Denn das Wahlergebnis täuscht. Addiert man nämlich die 36,5 Prozent von Fritz Kuhn mit den 10,4 und 1,1 Prozent der Widerstandskandidaten Hannes Rockenbauch und Jens Loewe, dann kommt man nur knapp über jene 47,1 Prozent, die die S21-Gegner bei der Volksabstimmung in Stuttgart erreicht hatten. Das heißt: Selbst wenn Kuhn all diese Stimmen bekäme, wäre sein Potential schon ziemlich ausgeschöpft - und läge damit weit unter jenen 52,9 Prozent, die sich damals gegen einen Ausstieg des Landes bei der S21-Finanzierung aussprachen. Das aber ist das Potential des Stefan Turner. Darauf spekuliert er und darauf dürften diejenigen spekulieren, die in den Medien so auffällig einstimmig die Wahrscheinlichkeit eines Kuhnschen Wahlsieges verkünden.

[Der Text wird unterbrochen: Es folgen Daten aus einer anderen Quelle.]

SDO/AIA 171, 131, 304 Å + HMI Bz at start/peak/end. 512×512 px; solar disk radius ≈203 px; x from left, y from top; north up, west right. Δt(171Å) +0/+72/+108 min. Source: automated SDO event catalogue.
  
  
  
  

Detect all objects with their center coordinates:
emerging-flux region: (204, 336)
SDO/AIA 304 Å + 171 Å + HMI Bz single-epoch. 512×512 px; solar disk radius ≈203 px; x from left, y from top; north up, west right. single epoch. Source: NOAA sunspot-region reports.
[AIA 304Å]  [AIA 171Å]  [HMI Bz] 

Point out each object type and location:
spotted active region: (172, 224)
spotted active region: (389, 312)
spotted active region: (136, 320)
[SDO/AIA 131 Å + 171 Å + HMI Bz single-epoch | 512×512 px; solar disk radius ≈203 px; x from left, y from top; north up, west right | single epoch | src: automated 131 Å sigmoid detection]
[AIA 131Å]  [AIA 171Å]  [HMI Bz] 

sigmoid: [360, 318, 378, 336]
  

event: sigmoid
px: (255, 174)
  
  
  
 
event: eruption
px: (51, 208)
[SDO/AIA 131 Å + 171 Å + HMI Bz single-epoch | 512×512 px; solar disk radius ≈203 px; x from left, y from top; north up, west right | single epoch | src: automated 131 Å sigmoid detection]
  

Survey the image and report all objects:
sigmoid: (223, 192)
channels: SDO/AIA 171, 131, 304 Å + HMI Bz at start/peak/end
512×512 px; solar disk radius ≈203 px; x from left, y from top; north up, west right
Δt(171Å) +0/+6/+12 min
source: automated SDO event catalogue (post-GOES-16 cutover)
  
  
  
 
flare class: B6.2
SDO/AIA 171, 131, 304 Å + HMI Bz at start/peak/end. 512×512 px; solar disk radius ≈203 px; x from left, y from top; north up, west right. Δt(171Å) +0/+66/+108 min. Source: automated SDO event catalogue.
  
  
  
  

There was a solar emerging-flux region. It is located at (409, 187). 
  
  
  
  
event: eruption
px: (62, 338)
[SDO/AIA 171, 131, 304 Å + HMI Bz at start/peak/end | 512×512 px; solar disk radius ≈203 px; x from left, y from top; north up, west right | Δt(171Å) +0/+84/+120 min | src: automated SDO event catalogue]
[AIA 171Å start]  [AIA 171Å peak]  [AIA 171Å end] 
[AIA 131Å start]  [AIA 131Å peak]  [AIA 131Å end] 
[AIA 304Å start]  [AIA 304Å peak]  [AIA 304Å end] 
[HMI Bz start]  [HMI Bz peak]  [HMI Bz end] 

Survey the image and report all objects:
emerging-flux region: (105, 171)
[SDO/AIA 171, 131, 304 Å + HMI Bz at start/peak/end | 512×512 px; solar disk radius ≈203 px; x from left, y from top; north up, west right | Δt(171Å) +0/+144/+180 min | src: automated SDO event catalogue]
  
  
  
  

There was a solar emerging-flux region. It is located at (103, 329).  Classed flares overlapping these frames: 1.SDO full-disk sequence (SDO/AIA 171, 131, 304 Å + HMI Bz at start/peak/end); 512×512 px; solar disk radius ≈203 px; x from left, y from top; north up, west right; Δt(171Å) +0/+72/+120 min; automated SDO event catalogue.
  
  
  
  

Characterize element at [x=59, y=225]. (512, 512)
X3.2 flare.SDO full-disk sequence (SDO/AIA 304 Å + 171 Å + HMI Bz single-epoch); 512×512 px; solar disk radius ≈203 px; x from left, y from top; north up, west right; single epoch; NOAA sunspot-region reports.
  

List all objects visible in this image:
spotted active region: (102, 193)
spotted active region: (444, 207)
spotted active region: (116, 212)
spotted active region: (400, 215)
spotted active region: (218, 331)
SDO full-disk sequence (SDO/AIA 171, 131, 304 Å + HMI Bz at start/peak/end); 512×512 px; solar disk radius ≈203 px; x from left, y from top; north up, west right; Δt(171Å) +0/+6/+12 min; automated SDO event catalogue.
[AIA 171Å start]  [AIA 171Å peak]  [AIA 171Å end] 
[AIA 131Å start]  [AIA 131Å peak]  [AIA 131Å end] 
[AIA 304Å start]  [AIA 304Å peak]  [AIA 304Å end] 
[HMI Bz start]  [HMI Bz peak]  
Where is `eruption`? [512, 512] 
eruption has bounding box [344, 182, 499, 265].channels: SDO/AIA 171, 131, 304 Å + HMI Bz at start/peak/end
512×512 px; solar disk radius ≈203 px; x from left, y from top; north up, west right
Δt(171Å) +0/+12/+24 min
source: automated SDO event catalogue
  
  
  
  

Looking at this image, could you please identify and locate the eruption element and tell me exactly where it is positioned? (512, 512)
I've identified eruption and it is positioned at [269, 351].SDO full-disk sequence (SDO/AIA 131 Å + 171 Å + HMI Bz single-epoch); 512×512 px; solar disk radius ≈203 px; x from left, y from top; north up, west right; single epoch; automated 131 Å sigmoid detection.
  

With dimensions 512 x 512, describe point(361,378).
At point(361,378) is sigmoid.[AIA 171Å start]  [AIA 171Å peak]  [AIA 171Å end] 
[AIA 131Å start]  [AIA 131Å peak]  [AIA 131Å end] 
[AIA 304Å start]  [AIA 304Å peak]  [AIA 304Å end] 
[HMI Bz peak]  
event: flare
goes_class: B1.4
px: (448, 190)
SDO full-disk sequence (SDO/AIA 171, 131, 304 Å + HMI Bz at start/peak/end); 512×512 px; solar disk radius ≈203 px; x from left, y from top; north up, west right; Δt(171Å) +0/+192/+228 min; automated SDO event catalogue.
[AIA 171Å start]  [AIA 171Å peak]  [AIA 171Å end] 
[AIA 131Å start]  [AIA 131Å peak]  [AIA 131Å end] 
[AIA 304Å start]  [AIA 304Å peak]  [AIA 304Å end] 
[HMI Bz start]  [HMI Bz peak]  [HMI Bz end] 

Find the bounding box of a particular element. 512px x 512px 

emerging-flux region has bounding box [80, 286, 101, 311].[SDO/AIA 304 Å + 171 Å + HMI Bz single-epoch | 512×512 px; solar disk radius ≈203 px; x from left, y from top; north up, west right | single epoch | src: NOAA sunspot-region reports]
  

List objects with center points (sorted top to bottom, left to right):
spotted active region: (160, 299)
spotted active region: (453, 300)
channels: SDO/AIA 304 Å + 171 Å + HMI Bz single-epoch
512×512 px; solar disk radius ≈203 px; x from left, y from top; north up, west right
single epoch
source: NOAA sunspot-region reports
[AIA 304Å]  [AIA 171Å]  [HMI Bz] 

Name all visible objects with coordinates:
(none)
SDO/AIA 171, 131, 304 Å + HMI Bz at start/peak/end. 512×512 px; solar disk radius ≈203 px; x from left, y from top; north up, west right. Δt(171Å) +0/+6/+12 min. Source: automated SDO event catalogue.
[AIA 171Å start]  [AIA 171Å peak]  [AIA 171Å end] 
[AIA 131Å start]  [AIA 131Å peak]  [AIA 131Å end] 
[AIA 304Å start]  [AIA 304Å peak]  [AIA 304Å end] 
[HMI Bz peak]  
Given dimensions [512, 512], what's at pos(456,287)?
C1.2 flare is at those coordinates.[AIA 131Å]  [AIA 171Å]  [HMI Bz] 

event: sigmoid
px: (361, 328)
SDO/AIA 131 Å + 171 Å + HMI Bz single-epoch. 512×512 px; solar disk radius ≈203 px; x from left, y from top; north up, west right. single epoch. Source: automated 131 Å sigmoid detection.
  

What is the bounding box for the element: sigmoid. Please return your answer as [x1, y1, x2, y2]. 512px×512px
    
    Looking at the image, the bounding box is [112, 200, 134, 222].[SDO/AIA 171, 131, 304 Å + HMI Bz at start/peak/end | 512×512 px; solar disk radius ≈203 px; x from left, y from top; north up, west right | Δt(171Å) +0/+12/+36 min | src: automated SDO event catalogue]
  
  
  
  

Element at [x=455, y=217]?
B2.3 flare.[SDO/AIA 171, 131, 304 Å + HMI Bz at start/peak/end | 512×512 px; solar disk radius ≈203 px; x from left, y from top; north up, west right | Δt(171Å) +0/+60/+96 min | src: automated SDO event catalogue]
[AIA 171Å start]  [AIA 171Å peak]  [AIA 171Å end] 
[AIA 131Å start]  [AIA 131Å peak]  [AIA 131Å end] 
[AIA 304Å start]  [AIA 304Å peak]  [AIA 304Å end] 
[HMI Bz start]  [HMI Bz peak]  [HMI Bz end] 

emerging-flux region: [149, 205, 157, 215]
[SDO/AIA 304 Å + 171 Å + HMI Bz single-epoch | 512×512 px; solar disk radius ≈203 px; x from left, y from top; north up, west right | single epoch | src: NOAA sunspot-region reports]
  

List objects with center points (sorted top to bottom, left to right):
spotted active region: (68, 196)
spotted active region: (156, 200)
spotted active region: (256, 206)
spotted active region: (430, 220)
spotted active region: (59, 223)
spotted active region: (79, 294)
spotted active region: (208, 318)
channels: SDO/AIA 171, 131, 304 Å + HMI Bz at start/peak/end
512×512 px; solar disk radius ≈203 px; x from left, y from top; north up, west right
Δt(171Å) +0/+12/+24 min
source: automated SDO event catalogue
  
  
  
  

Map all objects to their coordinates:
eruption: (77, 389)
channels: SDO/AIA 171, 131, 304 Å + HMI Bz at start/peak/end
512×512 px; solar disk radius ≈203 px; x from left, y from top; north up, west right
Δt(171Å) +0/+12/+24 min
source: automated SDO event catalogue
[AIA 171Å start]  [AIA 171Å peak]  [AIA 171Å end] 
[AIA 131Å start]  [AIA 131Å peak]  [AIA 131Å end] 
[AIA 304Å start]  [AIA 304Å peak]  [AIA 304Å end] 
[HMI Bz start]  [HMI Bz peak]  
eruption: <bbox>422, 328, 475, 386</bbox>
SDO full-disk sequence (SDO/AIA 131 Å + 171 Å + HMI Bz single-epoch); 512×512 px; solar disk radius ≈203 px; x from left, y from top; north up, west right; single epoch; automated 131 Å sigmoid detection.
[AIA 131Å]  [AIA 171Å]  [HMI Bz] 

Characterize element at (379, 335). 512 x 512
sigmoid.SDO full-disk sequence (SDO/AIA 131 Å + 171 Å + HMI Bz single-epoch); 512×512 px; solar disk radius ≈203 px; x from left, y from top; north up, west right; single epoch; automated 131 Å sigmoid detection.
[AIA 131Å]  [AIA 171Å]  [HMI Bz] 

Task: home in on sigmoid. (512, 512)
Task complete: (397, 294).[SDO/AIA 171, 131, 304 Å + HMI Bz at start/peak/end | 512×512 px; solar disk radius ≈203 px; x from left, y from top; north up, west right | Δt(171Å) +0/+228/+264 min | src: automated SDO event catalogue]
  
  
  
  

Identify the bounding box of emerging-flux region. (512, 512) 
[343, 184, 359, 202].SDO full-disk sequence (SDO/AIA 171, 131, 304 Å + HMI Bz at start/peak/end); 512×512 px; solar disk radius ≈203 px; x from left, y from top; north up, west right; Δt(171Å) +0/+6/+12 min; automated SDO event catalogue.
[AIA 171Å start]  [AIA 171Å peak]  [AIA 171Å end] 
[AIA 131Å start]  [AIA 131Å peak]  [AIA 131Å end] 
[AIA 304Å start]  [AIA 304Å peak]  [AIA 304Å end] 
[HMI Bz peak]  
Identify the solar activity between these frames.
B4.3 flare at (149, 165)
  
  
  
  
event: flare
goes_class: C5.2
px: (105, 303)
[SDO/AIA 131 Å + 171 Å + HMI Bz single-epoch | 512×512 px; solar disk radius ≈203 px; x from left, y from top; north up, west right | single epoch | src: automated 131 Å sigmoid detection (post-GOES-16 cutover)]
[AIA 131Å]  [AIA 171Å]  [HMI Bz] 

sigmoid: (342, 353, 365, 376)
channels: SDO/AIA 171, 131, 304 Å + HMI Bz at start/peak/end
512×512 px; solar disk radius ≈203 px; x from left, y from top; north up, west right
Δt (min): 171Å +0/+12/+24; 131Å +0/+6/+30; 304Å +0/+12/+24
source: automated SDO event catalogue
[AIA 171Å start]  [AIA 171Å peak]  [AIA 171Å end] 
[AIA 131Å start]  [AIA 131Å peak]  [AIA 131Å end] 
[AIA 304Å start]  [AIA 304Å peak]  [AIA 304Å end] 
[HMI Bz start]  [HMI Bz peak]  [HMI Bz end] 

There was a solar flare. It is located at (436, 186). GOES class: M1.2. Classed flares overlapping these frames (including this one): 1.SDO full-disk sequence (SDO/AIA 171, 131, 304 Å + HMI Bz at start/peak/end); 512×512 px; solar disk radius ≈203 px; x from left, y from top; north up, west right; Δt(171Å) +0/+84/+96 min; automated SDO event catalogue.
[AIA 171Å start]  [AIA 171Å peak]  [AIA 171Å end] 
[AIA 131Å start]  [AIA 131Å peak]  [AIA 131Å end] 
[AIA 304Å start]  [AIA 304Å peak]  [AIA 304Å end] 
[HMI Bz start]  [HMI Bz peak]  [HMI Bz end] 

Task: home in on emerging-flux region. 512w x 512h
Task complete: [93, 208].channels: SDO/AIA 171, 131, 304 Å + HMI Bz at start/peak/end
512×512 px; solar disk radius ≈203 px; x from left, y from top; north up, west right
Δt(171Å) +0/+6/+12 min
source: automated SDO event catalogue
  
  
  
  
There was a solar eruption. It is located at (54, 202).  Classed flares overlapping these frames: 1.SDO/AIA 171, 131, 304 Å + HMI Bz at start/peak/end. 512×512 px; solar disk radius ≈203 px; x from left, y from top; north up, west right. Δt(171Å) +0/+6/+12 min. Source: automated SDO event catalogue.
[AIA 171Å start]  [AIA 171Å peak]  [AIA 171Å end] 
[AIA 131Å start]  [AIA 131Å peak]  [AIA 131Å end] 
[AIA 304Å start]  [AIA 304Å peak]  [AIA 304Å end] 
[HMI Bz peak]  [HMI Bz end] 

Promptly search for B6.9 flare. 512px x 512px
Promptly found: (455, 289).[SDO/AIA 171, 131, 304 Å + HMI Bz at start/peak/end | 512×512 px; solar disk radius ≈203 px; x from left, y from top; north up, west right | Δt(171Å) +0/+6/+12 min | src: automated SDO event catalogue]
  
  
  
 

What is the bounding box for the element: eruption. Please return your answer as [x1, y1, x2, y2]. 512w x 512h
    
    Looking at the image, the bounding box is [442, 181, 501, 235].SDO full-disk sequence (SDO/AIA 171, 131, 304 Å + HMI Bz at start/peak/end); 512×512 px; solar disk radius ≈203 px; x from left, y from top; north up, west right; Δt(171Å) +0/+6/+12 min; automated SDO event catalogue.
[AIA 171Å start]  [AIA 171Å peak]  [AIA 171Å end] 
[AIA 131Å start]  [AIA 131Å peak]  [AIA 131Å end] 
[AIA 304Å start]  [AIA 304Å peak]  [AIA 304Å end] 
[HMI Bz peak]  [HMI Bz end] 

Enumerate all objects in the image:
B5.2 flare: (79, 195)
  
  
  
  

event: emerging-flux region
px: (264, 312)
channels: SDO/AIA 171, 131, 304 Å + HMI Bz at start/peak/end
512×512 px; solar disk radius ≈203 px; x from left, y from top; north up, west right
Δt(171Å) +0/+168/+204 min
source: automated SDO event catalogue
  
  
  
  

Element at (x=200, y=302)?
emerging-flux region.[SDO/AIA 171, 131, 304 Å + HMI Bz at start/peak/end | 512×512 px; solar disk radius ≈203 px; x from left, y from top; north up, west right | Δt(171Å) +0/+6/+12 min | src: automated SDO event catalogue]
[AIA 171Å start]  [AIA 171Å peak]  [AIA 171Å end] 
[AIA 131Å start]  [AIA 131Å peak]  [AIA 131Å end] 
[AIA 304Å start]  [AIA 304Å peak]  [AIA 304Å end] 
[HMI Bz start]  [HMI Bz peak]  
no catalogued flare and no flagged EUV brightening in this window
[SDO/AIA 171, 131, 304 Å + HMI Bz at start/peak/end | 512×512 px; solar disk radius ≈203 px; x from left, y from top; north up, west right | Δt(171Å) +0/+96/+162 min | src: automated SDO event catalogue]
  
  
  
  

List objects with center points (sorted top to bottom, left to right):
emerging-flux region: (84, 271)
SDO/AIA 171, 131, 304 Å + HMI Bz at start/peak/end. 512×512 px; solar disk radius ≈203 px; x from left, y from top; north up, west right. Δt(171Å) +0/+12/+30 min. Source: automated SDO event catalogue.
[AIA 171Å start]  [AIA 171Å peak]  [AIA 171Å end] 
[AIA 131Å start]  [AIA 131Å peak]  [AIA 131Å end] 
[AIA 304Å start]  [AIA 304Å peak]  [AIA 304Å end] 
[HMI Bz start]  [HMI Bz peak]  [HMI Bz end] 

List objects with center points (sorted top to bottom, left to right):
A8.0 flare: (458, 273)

http://www.stuttgart.de/volksabstimmung

http://extra.stuttgarter-zeitung.de/obwahl/stz/

http://www.stuttgarter-zeitung.de/inhalt.ob-wahl-stuttgart-von-waehlerwanderungen-und-einer-herkulesaufgabe.11c07271-5f80-4dd5-ae5c-07efdf50c4e7.html

Das Ziel dieser polit-medialen Strategie scheint klar: bei der konservativen Mehrheit in der Stadt soll Alarm ausgelöst werden, der Stuttgarter Widerstand soll dagegen via Hypnose ruhig gestellt werden. Insbesondere aber sollen sich die linken Wutbürger bei ihrem Crash-Kurs in Sicherheit wähnen, denen es längst nicht mehr um Zukunft oder die Reparatur der bereits zerstörten Stadt geht, sondern nur noch um die Bestrafung der Grünen, die nun dafür büßen sollen, dass die SPD zu dumm und zu verbohrt ist, um zu kapieren, dass sie all die Jahre auf ein trojanisches Pferd des Kapitals gesetzt hat.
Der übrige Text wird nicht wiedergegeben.